中学入学直前の春休み、公園であたし佐倉遥香を助けてくれた、顔も名前もわからない男の子は、あたしの好みどストライクな声の持ち主だったの!
中学の入学式でその声の持ち主――逢坂祐樹先輩を見つけたあたしは、お近づきになるために生徒会に入ることにしたんだ。
「あのさあ遥香ちゃん……よかったら僕と付き合ってほしいんだけど」
生徒会活動初日の帰り道、あたしにそう言ってくれたのは、逢坂先輩――ではなく、彼の弟の爽太くん。
会ったばかりなのに、どうして?
不愛想な逢坂先輩とは対照的に、明るく誰にでもフレンドリーな爽太くん。
誰かを好きになるっていう気持ちがまだわからなくて、ちゃんと断ったのに、「僕がわからせてみせる」なんて言われちゃって。

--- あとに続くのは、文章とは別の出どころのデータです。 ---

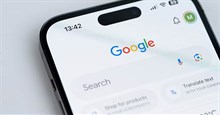 Lý do nên thay thế mọi ứng dụng chính trên iPhone bằng ứng dụng Google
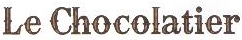 Le Chocolatier Device mark 1953307 Trademark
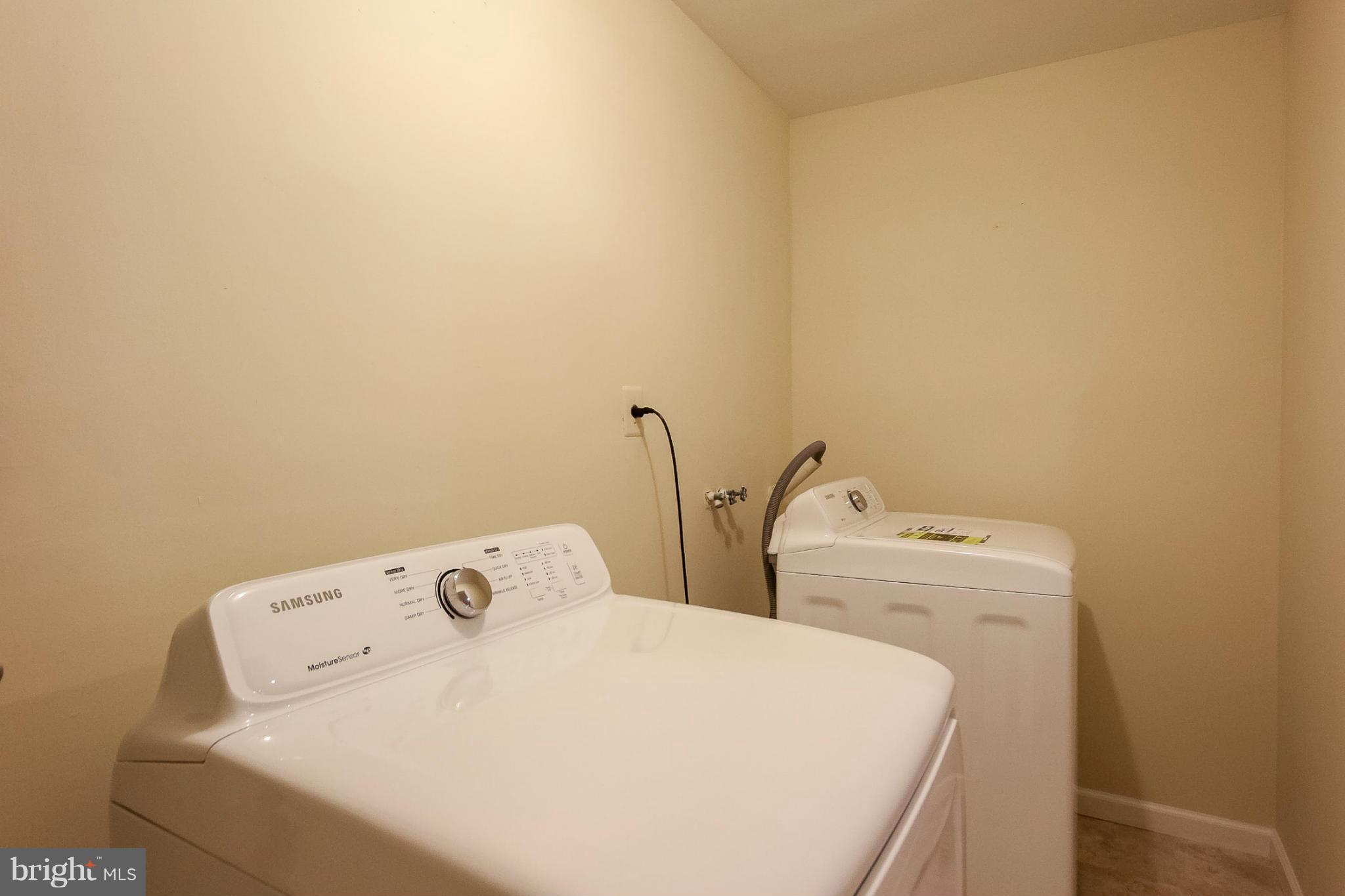 6543 Ronald Road Capitol Heights, MD 20743 - Photo 26 of 30 Interior (General)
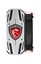 MSI Core Frozr L thumbnail 3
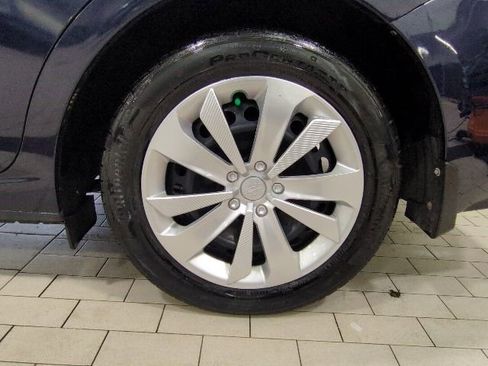 Used 2019 Subaru Impreza 2.0i AWD/4WD image 19
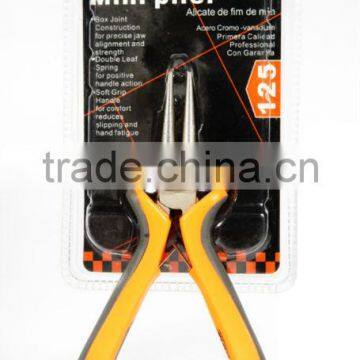 Professional Mini pliers
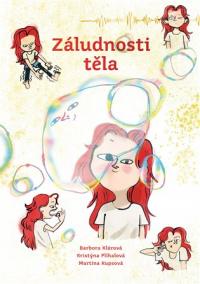Záludnosti těla
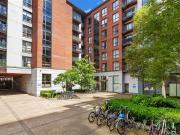 430,000 | 37 Gloucester Square, Dublin 1 DNG Phibsboro...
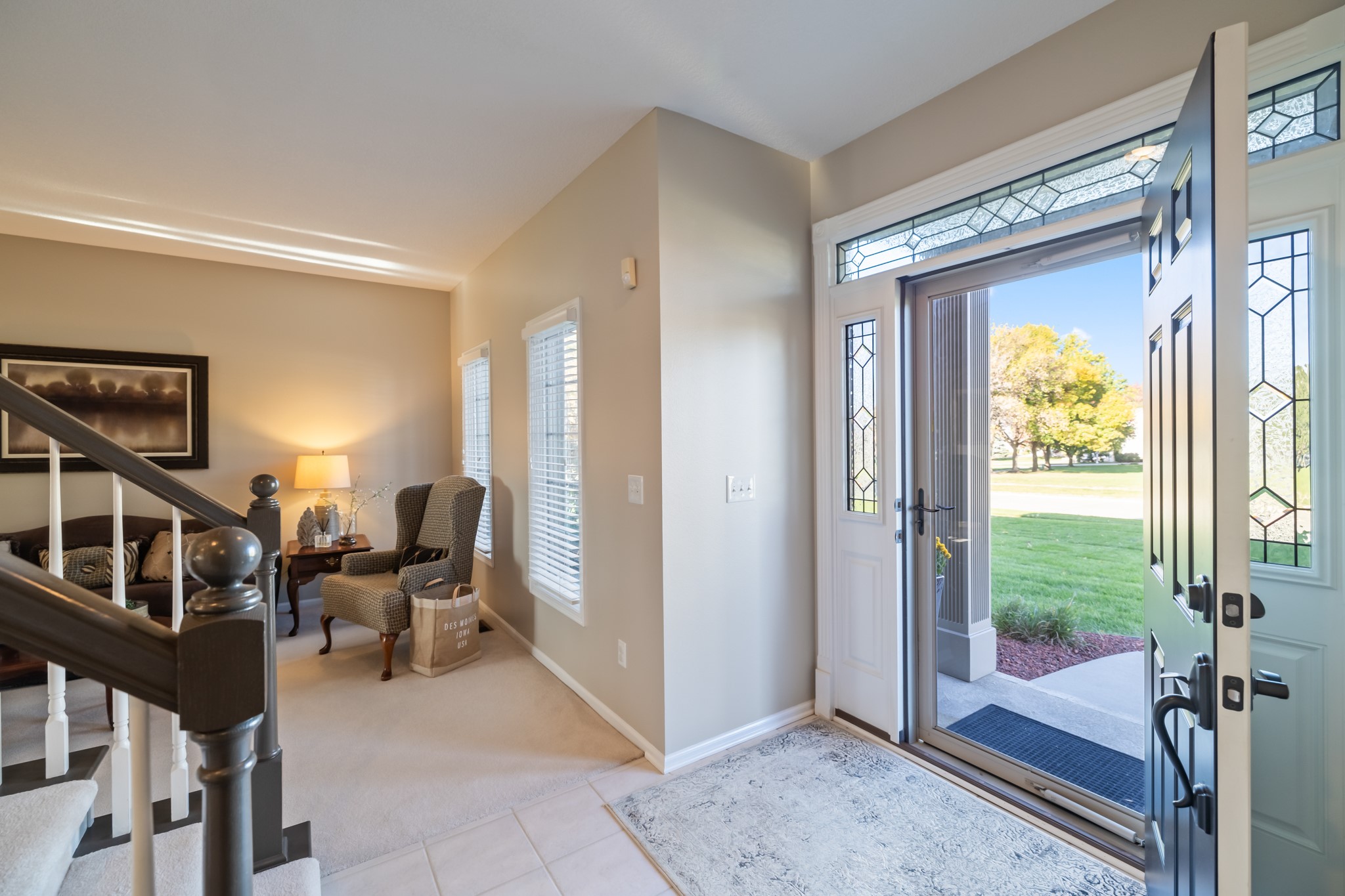 675 SE Woodcrest Drive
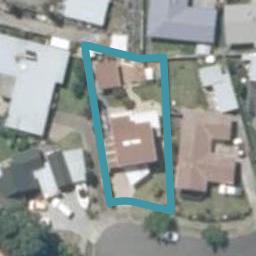 6 Matai Place, Pirimai, Napier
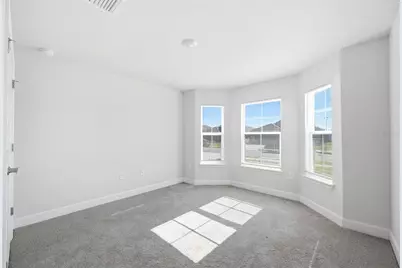 4355 Sutherland Street, Spring Hill, FL 34609 - Photo 3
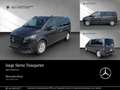 Mercedes-Benz V 220 V 220 d STYLE K *DISTRONIC*AHK*MULTIBEAM*  Navi Grau - thumbnail 1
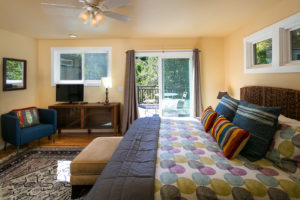5251 Grove – Bedroom 5251 Grove Street Sonoma CA 95476 | Maria Marchetti | Luxury Real Estate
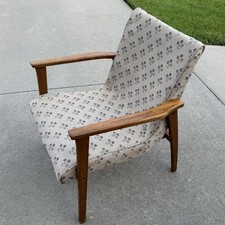 Mid century danish for sale  East Grand Forks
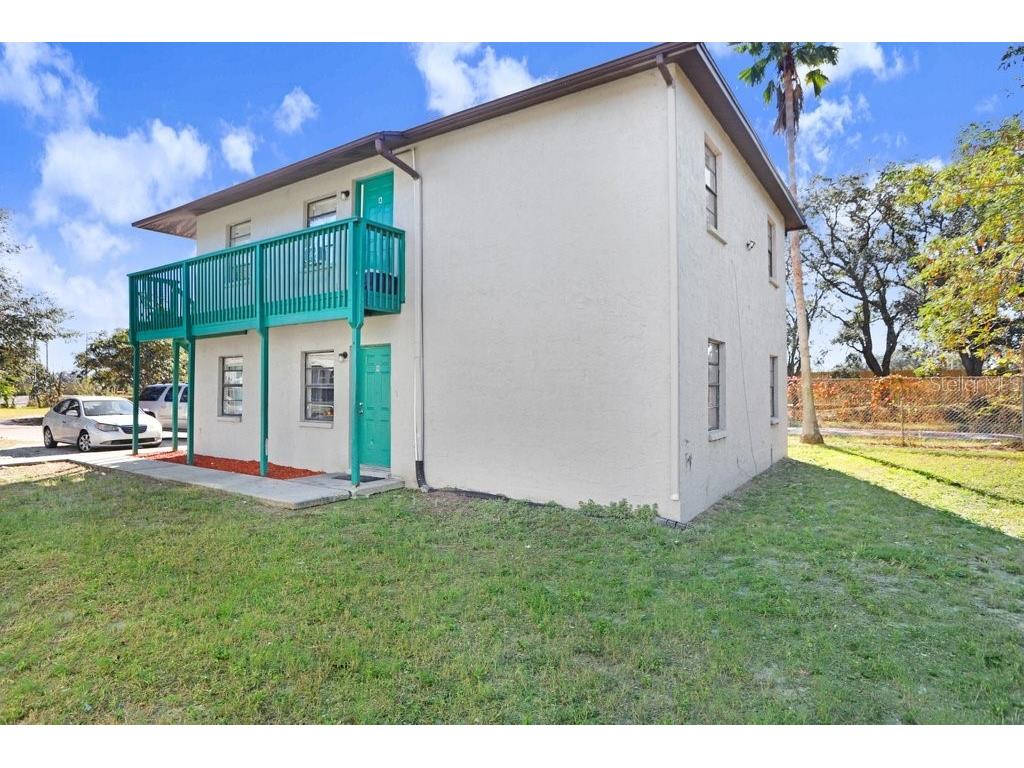 3402 N Phillips Street N #A Tampa FL 33619 TB8336474 image1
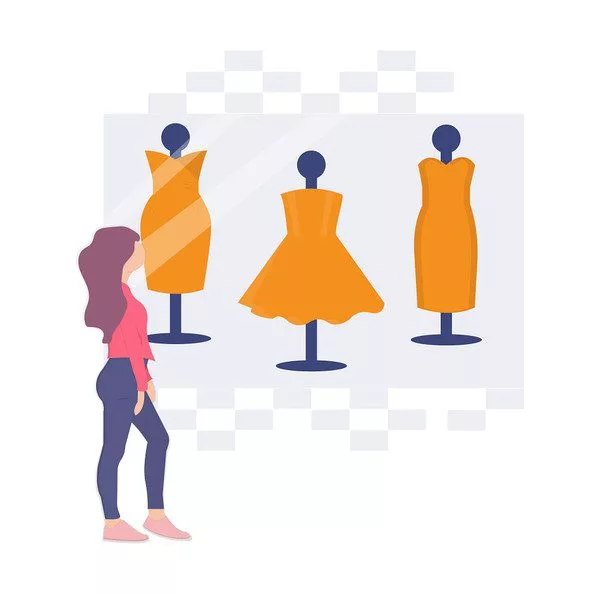 Wielokanałowe oprogramowanie helpdesku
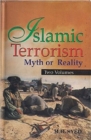 Image for Islamic Terrorism Myth Or Reality, Vol. 1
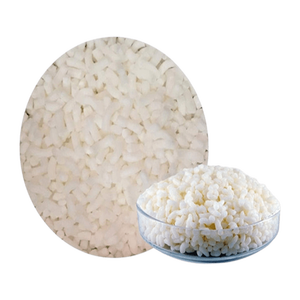 Poudre d'Isethionate de Sodium Cocoyl (SCI 61789-32-0) à 85% – Agent Auxiliaire pour Produits Chimiques Quotidiens - Product Image 1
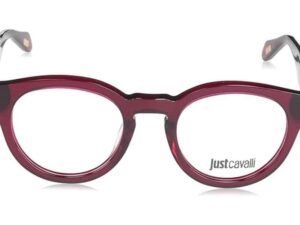 Authentic JUST CAVALLI  Elegant Eyewear  – JUST CAVALLI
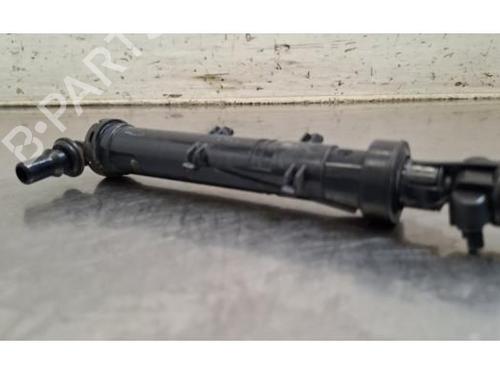 Headlight washer AUDI A6 C8 (4A2) 35 TDI Mild Hybrid | BP38157708E17 - Image 2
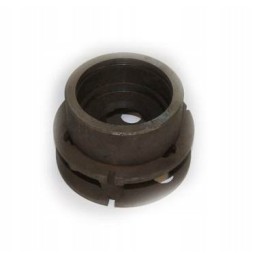 Mf motogeneric reduktoriaus palydovinis krepšelis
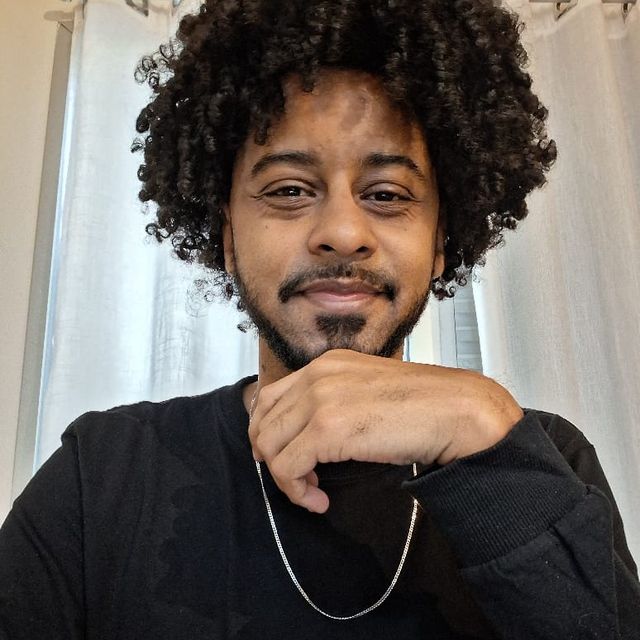 Rodrigo Lima Placidino, Psicólogo Santo André, SP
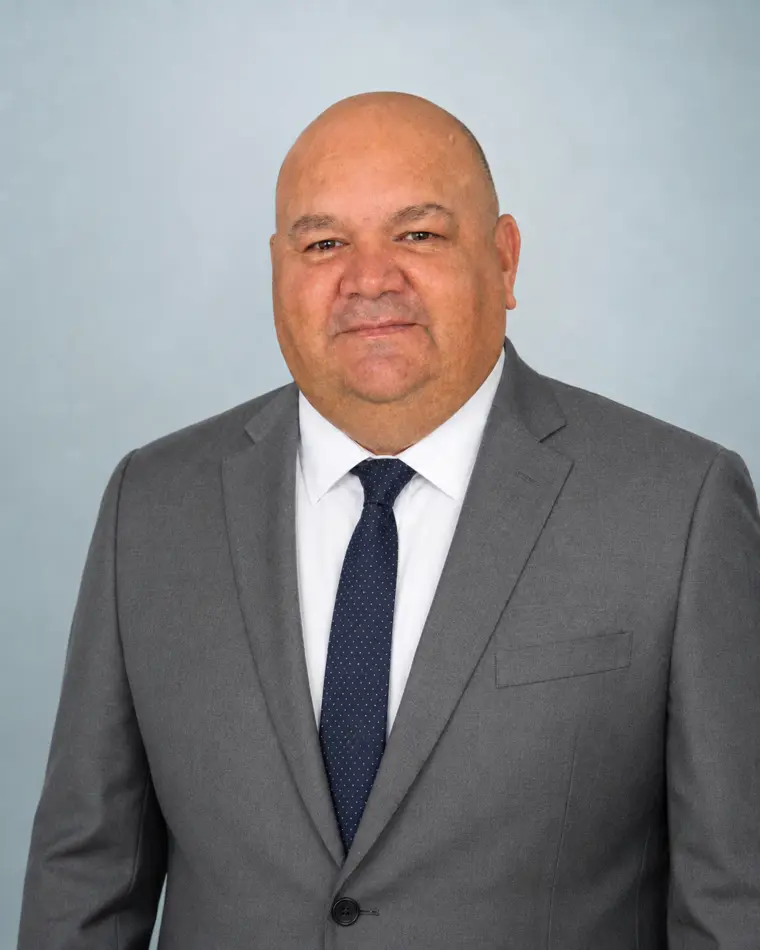 Euro Stefanelli García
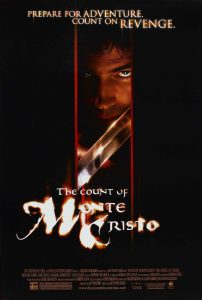 فيلم The Count Of Monte Cristo 2002 مترجم فيلم The Count Of Monte Cristo 2002 مترجم
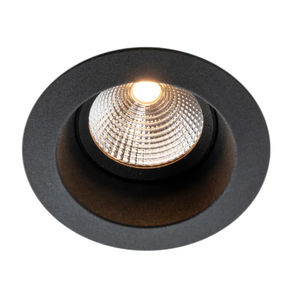 downlight da incasso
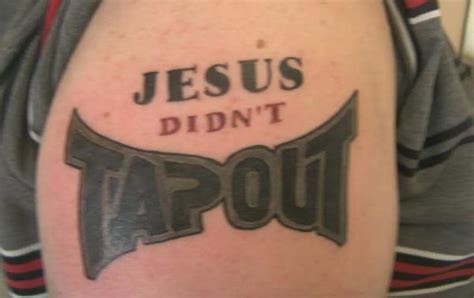 40 Ridiculous Tattoo Fails That Are So Bad Theyre Hilarious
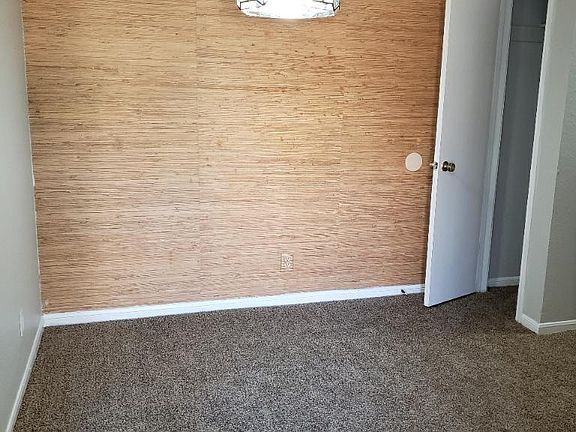3rd image of 2101 Friendly Dr APT 3114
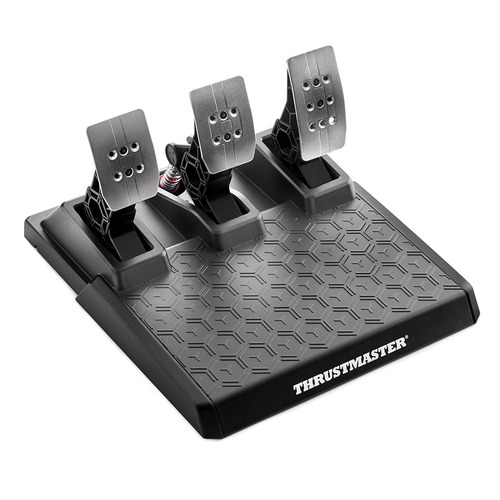 Thrustmaster T248R Shifter Pack for PC/PS4/PS5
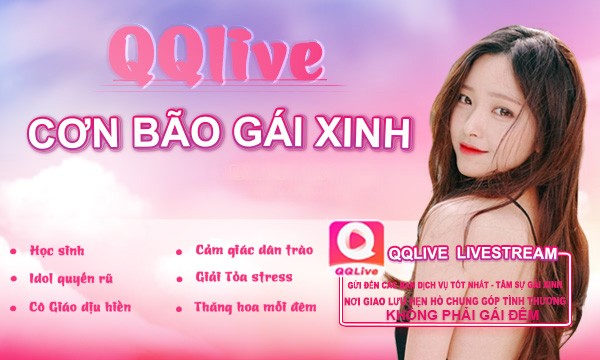 con-bao-gai-xinh-ung-dung-qqlive-app-ios-2021-5555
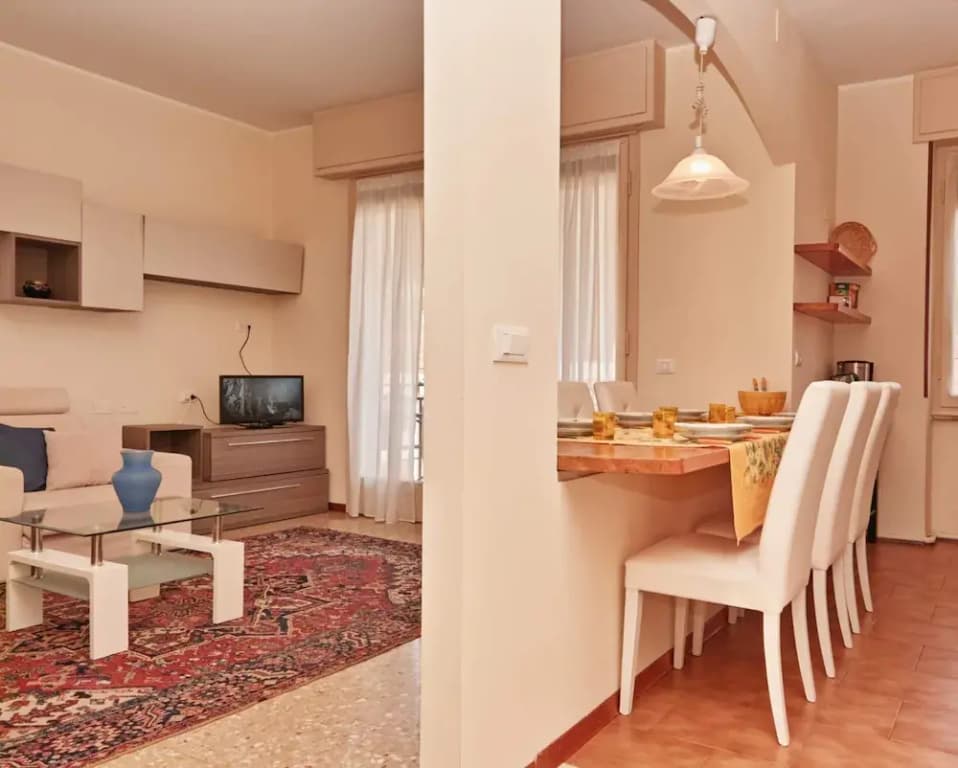 Appartamento in San Giuseppe - photo 3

本当は、爽太くんのことを好きになれれば幸せになれるのかもしれない。
そう思うのに、なぜか逢坂先輩のことが気になってしまう自分がいる。
あたしが好きなのは、先輩の『声』だけ。
好きとかそんなんじゃない。
ずっとそう思っていたのに、いつしか彼自身に惹かれる自分に気づいて――。
声からはじまる初恋のおはなしです。
「第1回きずな児童書大賞」応募作です。